Brookeville, Maryland also claims to have been the Capital of the United States for a day. This is the town where President Madison fled when the British occupied the Distict of Columbis during the war of 1812. The date was August 26, 1814. Here’s a link: http://www.hmdb.org/Photos/1/Photo1041.jpg

Germany falls, or fell at some stage of its recent history, into both of your categories. To this day, the two highest German courts - the Federal Constitutional Court (Bundesverfassungsgericht) for the interpretation of the constitution, and the Federal Court of Justice (Bundesgerichtshof) as the highest court in criminal and private law matters are both located in the other wise unimportant provincial town of Karlsruhe. And capital-wise, Berlin was proclaimed the capital of reunited Germany in 1991, but it wasn’t until 1999 that meaningful government business moved there.

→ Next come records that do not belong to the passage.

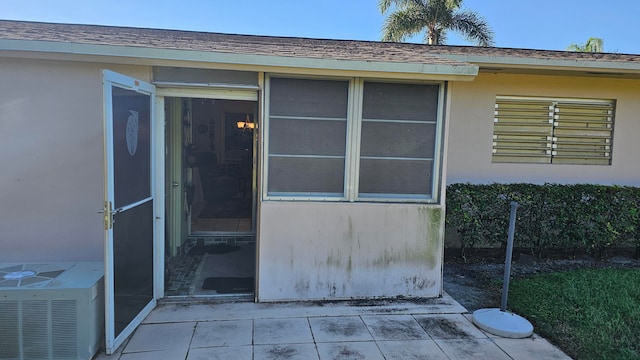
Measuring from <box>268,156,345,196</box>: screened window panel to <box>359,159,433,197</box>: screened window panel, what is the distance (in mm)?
257

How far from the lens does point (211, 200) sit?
28.2 feet

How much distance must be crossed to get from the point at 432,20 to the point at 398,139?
1331 centimetres

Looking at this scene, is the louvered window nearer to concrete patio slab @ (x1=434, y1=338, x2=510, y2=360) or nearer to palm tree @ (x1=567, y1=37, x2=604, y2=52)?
concrete patio slab @ (x1=434, y1=338, x2=510, y2=360)

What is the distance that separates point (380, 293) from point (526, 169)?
10.5 feet

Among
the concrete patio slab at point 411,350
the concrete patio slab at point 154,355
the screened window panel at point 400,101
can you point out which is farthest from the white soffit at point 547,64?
the concrete patio slab at point 154,355

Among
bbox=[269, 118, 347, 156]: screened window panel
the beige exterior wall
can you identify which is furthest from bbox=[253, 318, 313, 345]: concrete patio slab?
the beige exterior wall

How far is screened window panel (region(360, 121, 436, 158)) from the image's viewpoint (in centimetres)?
401

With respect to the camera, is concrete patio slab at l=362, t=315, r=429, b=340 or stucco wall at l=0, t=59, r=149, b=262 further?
stucco wall at l=0, t=59, r=149, b=262

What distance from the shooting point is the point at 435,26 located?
15.6 meters

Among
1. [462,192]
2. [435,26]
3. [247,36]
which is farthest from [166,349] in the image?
[435,26]

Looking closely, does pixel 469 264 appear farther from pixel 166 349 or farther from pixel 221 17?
pixel 221 17

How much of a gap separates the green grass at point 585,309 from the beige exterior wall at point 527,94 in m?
1.51

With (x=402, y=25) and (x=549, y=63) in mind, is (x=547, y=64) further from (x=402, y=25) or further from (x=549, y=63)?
(x=402, y=25)

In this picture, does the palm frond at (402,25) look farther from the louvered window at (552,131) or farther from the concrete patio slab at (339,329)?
the concrete patio slab at (339,329)
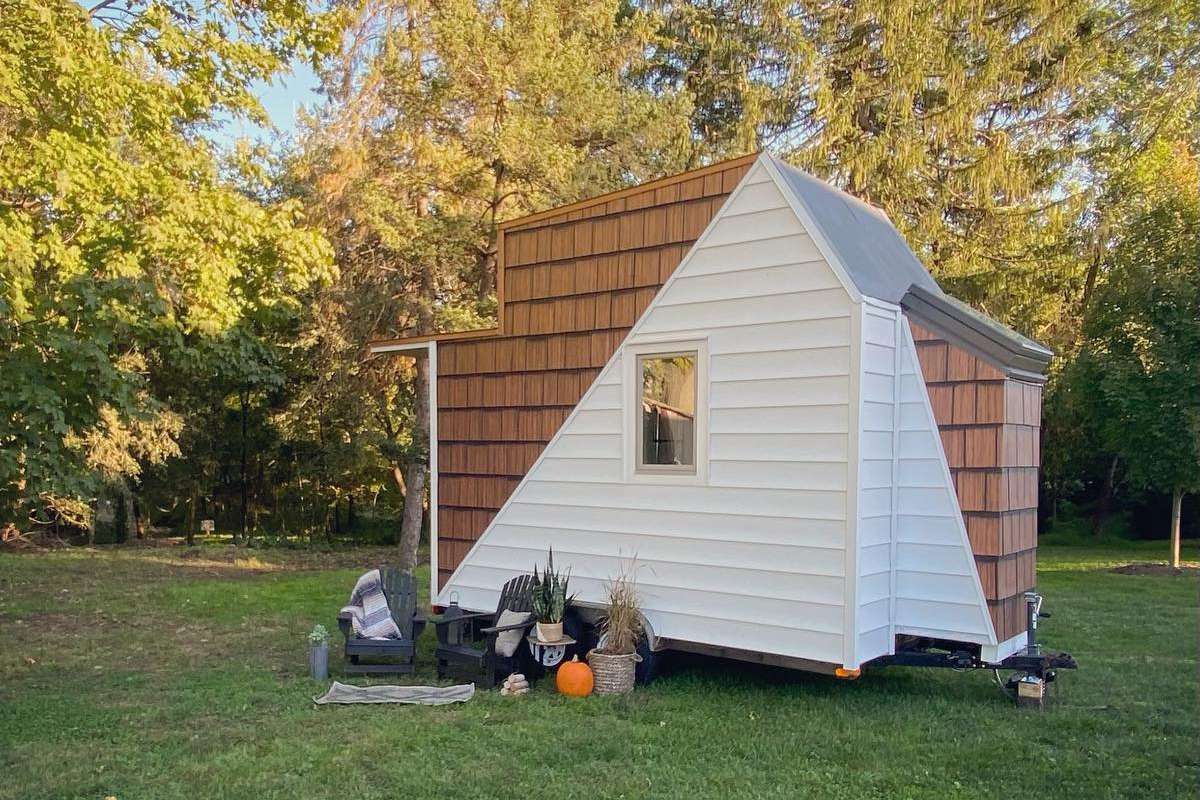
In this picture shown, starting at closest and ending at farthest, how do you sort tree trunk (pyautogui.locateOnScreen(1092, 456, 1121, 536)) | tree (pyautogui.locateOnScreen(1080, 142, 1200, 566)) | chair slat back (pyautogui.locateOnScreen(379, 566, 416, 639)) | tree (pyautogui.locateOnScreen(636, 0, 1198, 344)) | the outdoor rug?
the outdoor rug < chair slat back (pyautogui.locateOnScreen(379, 566, 416, 639)) < tree (pyautogui.locateOnScreen(1080, 142, 1200, 566)) < tree (pyautogui.locateOnScreen(636, 0, 1198, 344)) < tree trunk (pyautogui.locateOnScreen(1092, 456, 1121, 536))

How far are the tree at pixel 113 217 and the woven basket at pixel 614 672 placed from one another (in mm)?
4659

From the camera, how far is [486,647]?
23.0 feet

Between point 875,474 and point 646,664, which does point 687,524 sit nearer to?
point 646,664

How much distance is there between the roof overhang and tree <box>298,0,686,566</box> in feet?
26.7

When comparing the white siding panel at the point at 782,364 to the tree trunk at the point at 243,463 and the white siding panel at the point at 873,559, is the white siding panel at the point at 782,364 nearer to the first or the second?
the white siding panel at the point at 873,559

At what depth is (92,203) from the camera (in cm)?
905

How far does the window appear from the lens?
6598 millimetres

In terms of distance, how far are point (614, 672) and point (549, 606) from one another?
2.16 ft

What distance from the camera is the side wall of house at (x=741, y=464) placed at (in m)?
5.84

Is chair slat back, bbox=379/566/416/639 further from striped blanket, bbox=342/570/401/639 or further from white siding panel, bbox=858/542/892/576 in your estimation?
white siding panel, bbox=858/542/892/576

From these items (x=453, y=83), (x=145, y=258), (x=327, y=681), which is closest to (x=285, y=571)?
(x=145, y=258)

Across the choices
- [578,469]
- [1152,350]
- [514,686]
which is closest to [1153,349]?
[1152,350]

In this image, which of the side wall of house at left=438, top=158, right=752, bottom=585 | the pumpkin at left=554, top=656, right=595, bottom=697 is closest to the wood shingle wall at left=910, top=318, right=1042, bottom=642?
the side wall of house at left=438, top=158, right=752, bottom=585

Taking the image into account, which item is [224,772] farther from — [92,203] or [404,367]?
[404,367]
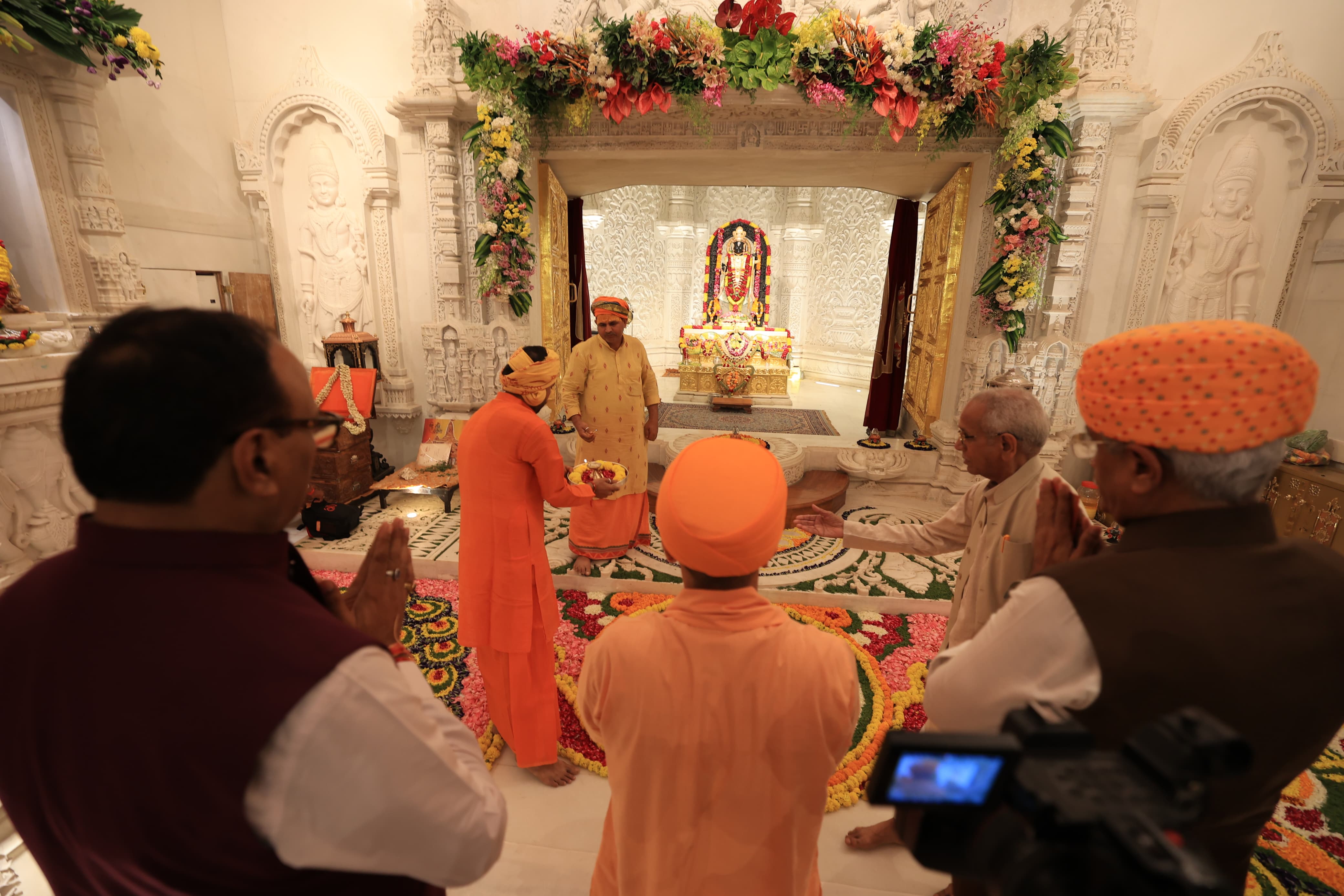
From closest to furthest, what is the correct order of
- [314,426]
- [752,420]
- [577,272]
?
1. [314,426]
2. [577,272]
3. [752,420]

My favorite Final Jeopardy puzzle:

Category: American Presidents
Answer: He was the President whose capital city was Richmond, Virginia

That’s an unfair question, because the wording implies “U.S. president.”

Ah, but it doesn’t SAY “U.S. President”! It’s a completely fair Final Jeopardy. It’s twisty, because it allows the reader to make their own assumptions, but it doesn’t reinforce any of those assumptions. The CSA was most definitely a quasi-nation on the American supercontinent, and they had a president whose capital was Richmond, Virginia, for a while.
*I admit, I am somewhat biased, since this is the kind of clue that, if I found it in my crossword, I’d strain for days to get, then figure out from cross clues, and just look at it and shake my head with a profound sense of admiration for the twisted mind that wrote it.

The CSA was not recognized as a legit government by anyone of importance, and thus Jefferson Davis wasn’t President of anything. Hey, almost every year some crazy person claims to the President, but no one accepts them either.

If you want to play that game, concoct a similar question using Sam Houston, who was president of the Texas Republic.